Re: [PATCH 0/9] xfs-5.0: inode scrubber fixes

Chandan Rajendra <chandan@xxxxxxxxxxxxx> · Tue, 01 Jan 2019 20:59:59 +0530

On Tuesday, January 1, 2019 12:21:37 AM IST Darrick J. Wong wrote:
> On Mon, Dec 31, 2018 at 05:09:47PM +0530, Chandan Rajendra wrote:
> > On Thursday, December 20, 2018 2:03:59 AM IST Darrick J. Wong wrote:
> > > On Wed, Dec 19, 2018 at 06:45:26PM +0530, Chandan Rajendra wrote:
> > > > On Wednesday, December 19, 2018 2:01:13 PM IST Chandan Rajendra wrote:
> > > > > On Thursday, November 29, 2018 4:56:58 AM IST Darrick J. Wong wrote:
> > > > > > Hi all,
> > > > > > 
> > > > > > Here are fixes for some problems with the inode btree scrub code, namely
> > > > > > that the existing code does not handle the case where a single inode
> > > > > > cluster is mapped by multiple inobt records.
> > > > > > 
> > > > > > Patch 1 teaches the inode record block counting code to handle the case
> > > > > > where there's more than one inobt record per inode cluster.  We do this
> > > > > > by counting inodes and converting to blocks only at the end.
> > > > > > 
> > > > > > Patch 2 corrects a condition where we needed to clamp the number of
> > > > > > inodes checked for a given inobt record to the inode chunk size.
> > > > > > 
> > > > > > Patches 3-4 move the inobt record alignment checks to a separate
> > > > > > function and enhance the function to check that when we have more than
> > > > > > one inobt record per cluster we actually check that *all* of the
> > > > > > necessary records are present and in the correct order.
> > > > > > 
> > > > > > Patches 5-7 reorganize the inobt free data checks to deal with the
> > > > > > "multiple inobt records per icluster" situation.  In restructuring the
> > > > > > code to do so, we also rename variables and functions to be less
> > > > > > confusing about what they're there for.  We also fix the 'is the inode
> > > > > > free?' check to calculate dinode buffer offsets correctly in the
> > > > > > "multiple inobt records per icluster" situation.
> > > > > > 
> > > > > > Patch 8 aborts the xattr scrub loop if there are pending fatal signals.
> > > > > > 
> > > > > > Patch 9 checks that for any directory or attr fork there are no extent
> > > > > > maps that stretch beyond what a xfs_dablk_t can map.
> > > > > > 
> > > > > > If you're going to start using this mess, you probably ought to just
> > > > > > pull from my git trees.  The kernel patches[1] should apply against
> > > > > > 4.20-rc4.
> > > > > > 
> > > > > > Comments and questions are, as always, welcome.
> > > > > 
> > > > > Hi Darrick,
> > > > > 
> > > > > I reviewed patches 1 through 7. The fixes look good.
> > > > > 
> > > > > I am not well versed with the XFS code that deals with xattrs &
> > > > > directories. Hence I could not review patches 8 and 9.
> > > > > 
> > > > > I did a simple scrub test on a 64k blocksized filesystem running a kernel
> > > > > having the following commit as the HEAD,
> > > > > 
> > > > > commit 6c4e1579b332e52566c11416e0dd0fa91a3b8f70 (HEAD -> djwong-devel, djwong-xfs-linux/djwong-devel)

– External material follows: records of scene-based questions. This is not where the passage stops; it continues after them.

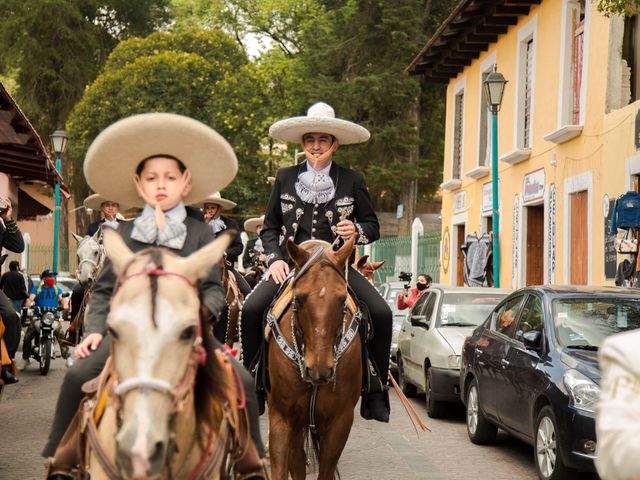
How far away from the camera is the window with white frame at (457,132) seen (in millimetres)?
31391

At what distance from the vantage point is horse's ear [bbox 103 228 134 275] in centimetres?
432

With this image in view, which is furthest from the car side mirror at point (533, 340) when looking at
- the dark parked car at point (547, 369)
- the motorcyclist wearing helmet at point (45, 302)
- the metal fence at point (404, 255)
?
the metal fence at point (404, 255)

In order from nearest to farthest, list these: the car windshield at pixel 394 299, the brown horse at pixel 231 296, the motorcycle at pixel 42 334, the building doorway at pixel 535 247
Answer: the brown horse at pixel 231 296 → the motorcycle at pixel 42 334 → the car windshield at pixel 394 299 → the building doorway at pixel 535 247

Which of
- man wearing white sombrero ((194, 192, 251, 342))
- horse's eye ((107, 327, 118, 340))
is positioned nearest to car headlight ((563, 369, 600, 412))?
man wearing white sombrero ((194, 192, 251, 342))

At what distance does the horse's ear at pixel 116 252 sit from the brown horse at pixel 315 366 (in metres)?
2.79

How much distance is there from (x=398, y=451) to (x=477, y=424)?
1.11 m

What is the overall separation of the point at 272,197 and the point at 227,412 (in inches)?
157

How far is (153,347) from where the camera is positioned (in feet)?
12.7

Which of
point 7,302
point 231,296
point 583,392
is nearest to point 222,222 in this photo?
point 231,296

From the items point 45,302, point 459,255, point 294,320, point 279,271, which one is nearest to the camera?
point 294,320

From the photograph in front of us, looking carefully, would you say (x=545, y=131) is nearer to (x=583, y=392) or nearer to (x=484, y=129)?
(x=484, y=129)

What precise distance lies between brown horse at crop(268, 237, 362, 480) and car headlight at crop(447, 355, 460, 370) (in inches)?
254

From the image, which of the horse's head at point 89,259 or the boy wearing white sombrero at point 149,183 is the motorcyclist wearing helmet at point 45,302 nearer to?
the horse's head at point 89,259

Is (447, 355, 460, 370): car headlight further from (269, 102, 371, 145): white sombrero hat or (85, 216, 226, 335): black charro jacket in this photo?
(85, 216, 226, 335): black charro jacket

> > > > > Author: Darrick J. Wong <darrick.wong@xxxxxxxxxx>
> > > > > Date:   Thu Oct 18 17:35:49 2018 -0700
> > > > > 
> > > > >     xfs: repair quotas
> > > > >     
> > > > >     Fix anything that causes the quota verifiers to fail.
> > > > >     
> > > > >     Signed-off-by: Darrick J. Wong <darrick.wong@xxxxxxxxxx>
> > > > > 
> > > > > 
> > > > > Xfsprogs had the following as the topmost commit,
> > > > > 
> > > > > commit 633eec2a893c3be9796dad188144b00e084560ec (HEAD -> djwong-devel, djwong/djwong-devel)

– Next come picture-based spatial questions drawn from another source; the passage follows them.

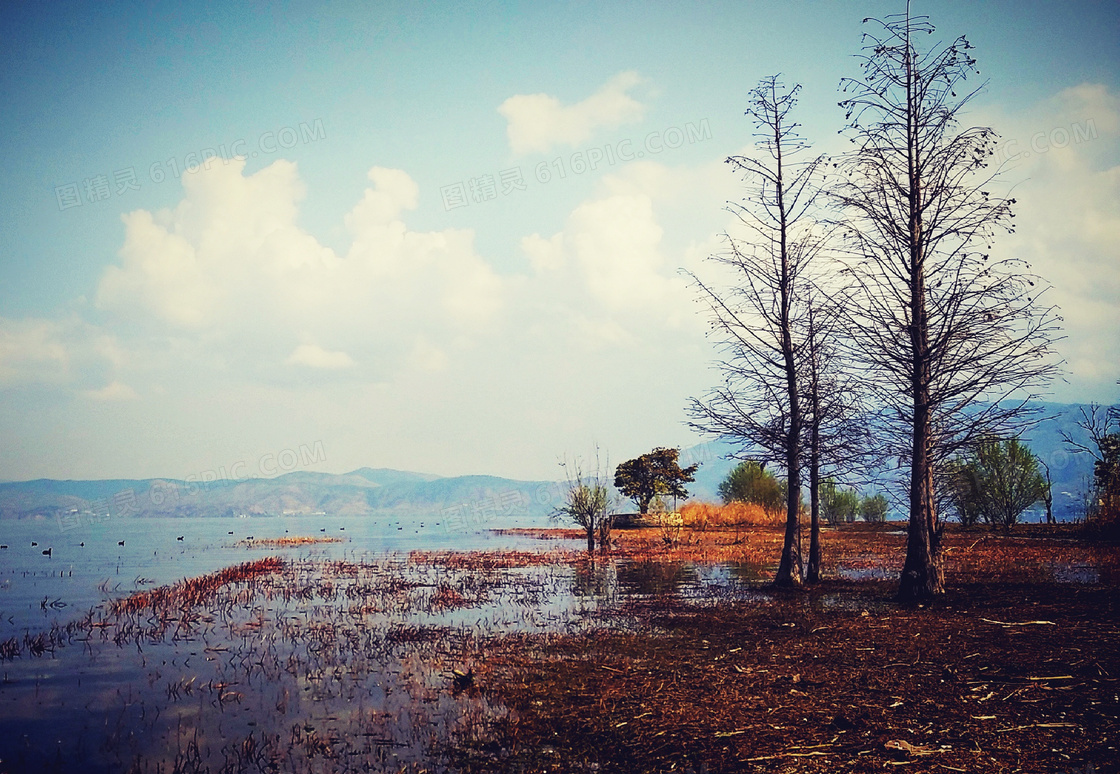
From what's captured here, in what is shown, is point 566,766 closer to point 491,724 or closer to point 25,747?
point 491,724

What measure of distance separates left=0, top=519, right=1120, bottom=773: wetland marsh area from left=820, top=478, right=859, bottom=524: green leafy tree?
44349 millimetres

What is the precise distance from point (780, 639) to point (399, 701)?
632 cm

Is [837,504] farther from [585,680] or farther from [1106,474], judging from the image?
[585,680]

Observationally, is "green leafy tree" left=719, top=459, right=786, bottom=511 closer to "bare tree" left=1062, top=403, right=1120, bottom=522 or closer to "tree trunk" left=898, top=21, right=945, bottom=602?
"bare tree" left=1062, top=403, right=1120, bottom=522

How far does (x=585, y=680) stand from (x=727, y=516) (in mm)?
43168

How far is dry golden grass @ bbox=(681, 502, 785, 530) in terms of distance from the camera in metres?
48.6

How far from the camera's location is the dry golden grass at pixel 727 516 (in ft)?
159

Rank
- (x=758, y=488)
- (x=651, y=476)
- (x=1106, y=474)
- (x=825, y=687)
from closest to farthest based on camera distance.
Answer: (x=825, y=687) → (x=1106, y=474) → (x=758, y=488) → (x=651, y=476)

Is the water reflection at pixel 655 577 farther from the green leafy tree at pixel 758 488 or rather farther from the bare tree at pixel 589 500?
the green leafy tree at pixel 758 488

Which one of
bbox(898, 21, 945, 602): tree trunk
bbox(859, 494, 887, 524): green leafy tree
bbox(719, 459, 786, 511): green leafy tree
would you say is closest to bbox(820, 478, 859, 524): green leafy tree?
bbox(859, 494, 887, 524): green leafy tree

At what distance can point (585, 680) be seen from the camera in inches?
346

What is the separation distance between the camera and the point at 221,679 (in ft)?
31.9

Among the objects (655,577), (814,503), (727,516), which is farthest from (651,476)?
(814,503)

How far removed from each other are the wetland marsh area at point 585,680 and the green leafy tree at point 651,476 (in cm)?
3746
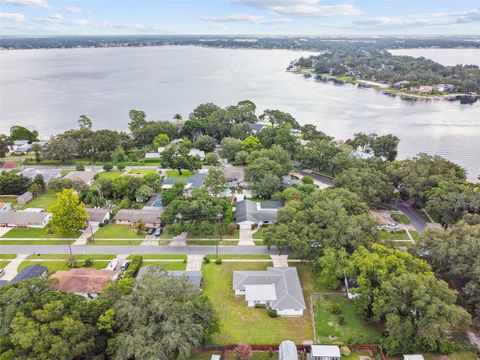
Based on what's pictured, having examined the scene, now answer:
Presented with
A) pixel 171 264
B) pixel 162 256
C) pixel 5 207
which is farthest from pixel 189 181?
pixel 5 207

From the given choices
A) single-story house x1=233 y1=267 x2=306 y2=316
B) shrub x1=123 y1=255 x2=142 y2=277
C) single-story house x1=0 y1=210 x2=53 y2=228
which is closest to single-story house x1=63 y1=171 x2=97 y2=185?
single-story house x1=0 y1=210 x2=53 y2=228

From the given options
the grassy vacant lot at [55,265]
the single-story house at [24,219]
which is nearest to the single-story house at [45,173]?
the single-story house at [24,219]

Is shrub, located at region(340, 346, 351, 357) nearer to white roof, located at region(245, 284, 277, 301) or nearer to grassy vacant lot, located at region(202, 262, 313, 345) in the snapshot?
grassy vacant lot, located at region(202, 262, 313, 345)

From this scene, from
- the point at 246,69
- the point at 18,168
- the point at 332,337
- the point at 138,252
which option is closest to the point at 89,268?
the point at 138,252

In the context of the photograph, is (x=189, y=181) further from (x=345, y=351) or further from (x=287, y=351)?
(x=345, y=351)

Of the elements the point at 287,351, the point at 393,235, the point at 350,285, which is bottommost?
the point at 393,235

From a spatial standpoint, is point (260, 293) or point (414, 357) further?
point (260, 293)
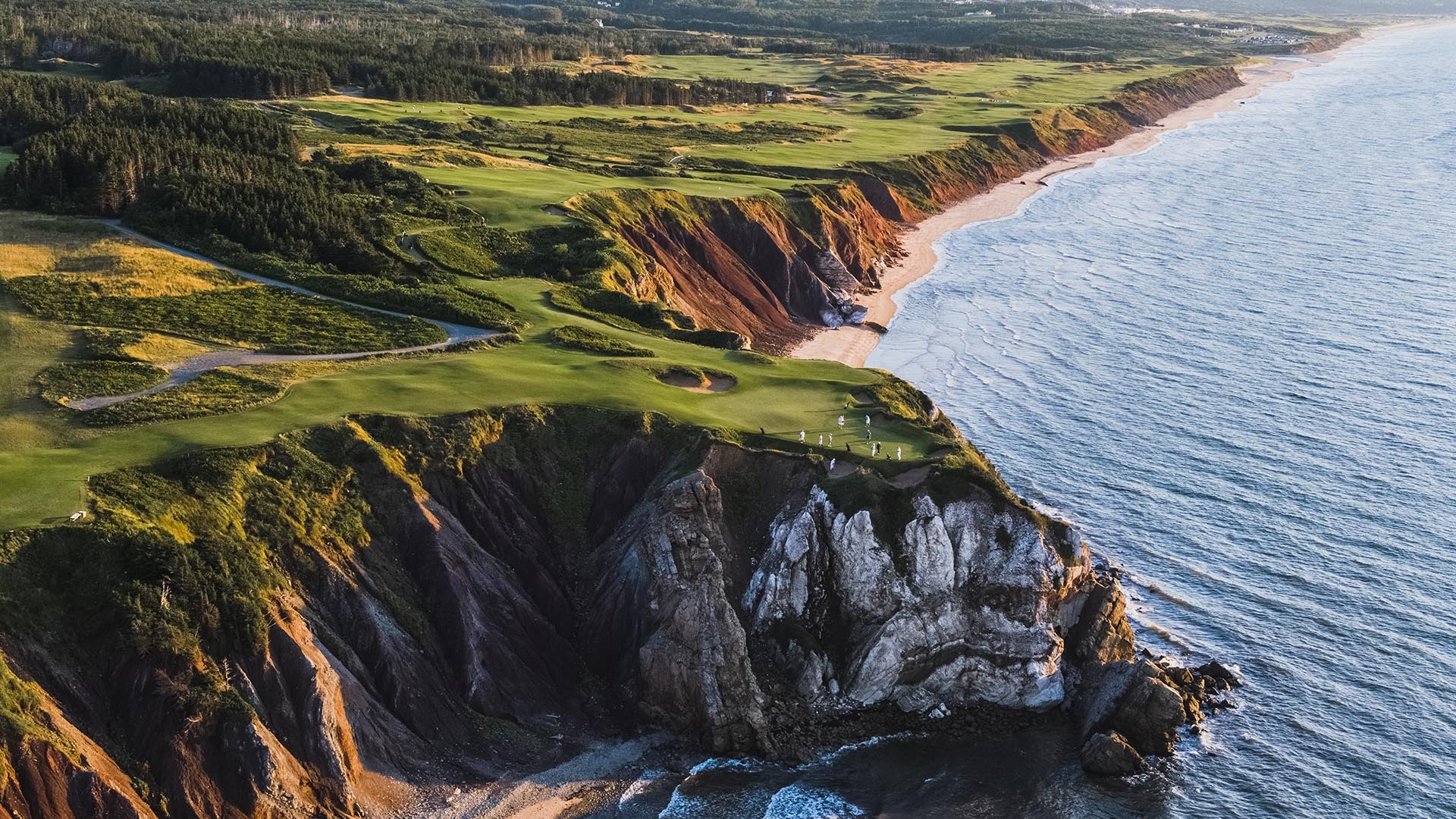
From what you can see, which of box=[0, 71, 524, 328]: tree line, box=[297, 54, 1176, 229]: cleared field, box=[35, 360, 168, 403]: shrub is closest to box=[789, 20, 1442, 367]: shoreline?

> > > > > Author: Darrick J. Wong <darrick.wong@xxxxxxxxxx>
> > > > > Date:   Tue Nov 13 17:38:31 2018 -0800
> > > > > 
> > > > >     xfs: repair extended attributes
> > > > >     
> > > > >     If the extended attributes look bad, try to sift through the rubble to
> > > > >     find whatever keys/values we can, zap the attr tree, and re-add the
> > > > >     values.
> > > > >     
> > > > >     Signed-off-by: Darrick J. Wong <darrick.wong@xxxxxxxxxx>
> > > > > 
> > > > > 
> > > > > The test filesystem had 2000 files with each being 64k in size.
> > > > > 
> > > > > root@ubuntu:~# xfs_scrub -d -n -v /mnt/
> > > > > EXPERIMENTAL xfs_scrub program in use! Use at your own risk!

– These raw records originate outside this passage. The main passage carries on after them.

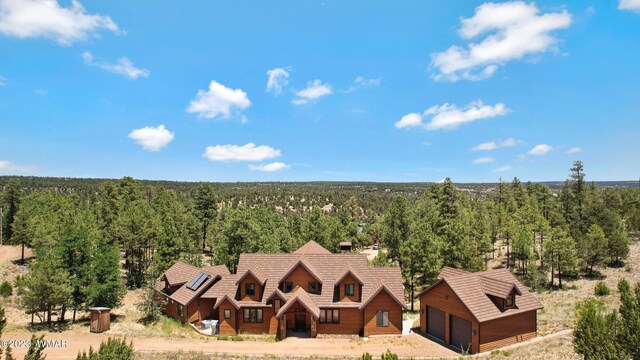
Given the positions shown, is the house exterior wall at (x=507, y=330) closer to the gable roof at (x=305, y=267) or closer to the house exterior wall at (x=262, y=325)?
the gable roof at (x=305, y=267)

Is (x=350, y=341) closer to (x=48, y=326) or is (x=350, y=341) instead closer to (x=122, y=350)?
(x=122, y=350)

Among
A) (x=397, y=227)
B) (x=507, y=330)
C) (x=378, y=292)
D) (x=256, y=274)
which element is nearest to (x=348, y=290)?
(x=378, y=292)

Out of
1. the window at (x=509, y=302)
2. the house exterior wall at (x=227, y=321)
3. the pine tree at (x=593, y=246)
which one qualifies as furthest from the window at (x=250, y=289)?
the pine tree at (x=593, y=246)

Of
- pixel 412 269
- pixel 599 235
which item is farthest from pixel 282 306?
pixel 599 235

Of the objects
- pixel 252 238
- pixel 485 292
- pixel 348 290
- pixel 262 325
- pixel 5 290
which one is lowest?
pixel 262 325

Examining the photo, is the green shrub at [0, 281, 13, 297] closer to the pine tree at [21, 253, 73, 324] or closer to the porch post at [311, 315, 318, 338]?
the pine tree at [21, 253, 73, 324]

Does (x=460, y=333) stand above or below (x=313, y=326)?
above

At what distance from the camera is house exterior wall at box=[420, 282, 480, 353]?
28422 millimetres

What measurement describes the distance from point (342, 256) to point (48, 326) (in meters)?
28.7

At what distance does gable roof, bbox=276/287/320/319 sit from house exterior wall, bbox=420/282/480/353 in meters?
9.88

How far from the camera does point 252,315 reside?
35.3 m

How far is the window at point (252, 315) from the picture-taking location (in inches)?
1390

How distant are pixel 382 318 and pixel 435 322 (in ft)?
15.4

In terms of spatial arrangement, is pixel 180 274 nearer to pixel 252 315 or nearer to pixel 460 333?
pixel 252 315
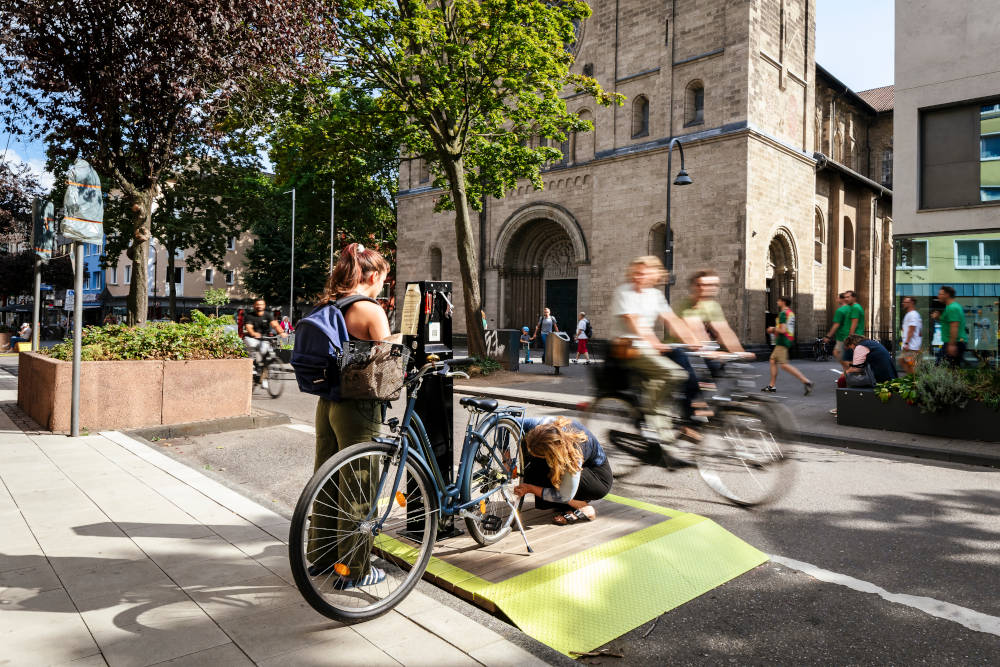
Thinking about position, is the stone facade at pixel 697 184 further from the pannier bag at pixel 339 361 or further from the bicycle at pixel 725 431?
the pannier bag at pixel 339 361

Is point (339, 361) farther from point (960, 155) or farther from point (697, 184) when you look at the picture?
point (697, 184)

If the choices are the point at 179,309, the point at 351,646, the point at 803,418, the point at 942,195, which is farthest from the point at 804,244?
the point at 179,309

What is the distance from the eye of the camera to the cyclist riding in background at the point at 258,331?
12.6m

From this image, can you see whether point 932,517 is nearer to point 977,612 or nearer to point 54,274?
point 977,612

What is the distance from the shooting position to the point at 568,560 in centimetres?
380

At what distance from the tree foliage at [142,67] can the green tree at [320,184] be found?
229 cm

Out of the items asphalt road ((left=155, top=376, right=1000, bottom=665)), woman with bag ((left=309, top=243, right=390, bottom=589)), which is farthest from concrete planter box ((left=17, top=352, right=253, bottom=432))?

> > > > > Phase 1: Find filesystem geometry.
> > > > > /mnt/: using 8 threads to scrub.
> > > > > Phase 2: Check internal metadata.
> > > > > Info: AG 1 superblock: Optimization is possible. (scrub.c line 269)
> > > > > Info: AG 3 superblock: Optimization is possible. (scrub.c line 269)
> > > > > Info: AG 2 superblock: Optimization is possible. (scrub.c line 269)
> > > > > Error: AG 0 free inode btree: Repairs are required. (scrub.c line 253)
> > > > > Phase 3: Scan all inodes.
> > > > > Phase 5: Check directory tree.
> > > > > Info: /mnt/: Filesystem has errors, skipping connectivity checks. (phase5.c line 295)
> > > > > Phase 7: Check summary counters.
> > > > > 163.9MiB data used;  1.9K inodes used.
> > > > > 152.7MiB data found; 1.9K inodes found.
> > > > > 1.9K inodes counted; 1.9K inodes checked.
> > > > > /mnt/: errors found: 1
> > > > > /mnt/: Re-run xfs_scrub without -n.
> > > > > 
> > > > > Looks like we have a bug when scrubbing the Free inode btree. I will work on
> > > > > figuring out the root cause and also plan to execute scrub tests shipped with
> > > > > xfstests.
> > > > > 
> > > > > 
> > > > 
> > > > We do have an unaligned finobt record,
> > > > 
> > > > xfs_scrub 27247 [004] 18014.774762: probe:xchk_iallocbt_rec_alignment: (c00000000075941c) ir_startino=176960 ig_cluster_align_inodes=128 imask_u32=127
> > > >         c00000000075941c xchk_iallocbt_rec_alignment+0x10c (/boot/vmlinux)
> > > >         c00000000075966c xchk_iallocbt_rec+0x14c (/boot/vmlinux)
> > > >                        0 [unknown] ([unknown])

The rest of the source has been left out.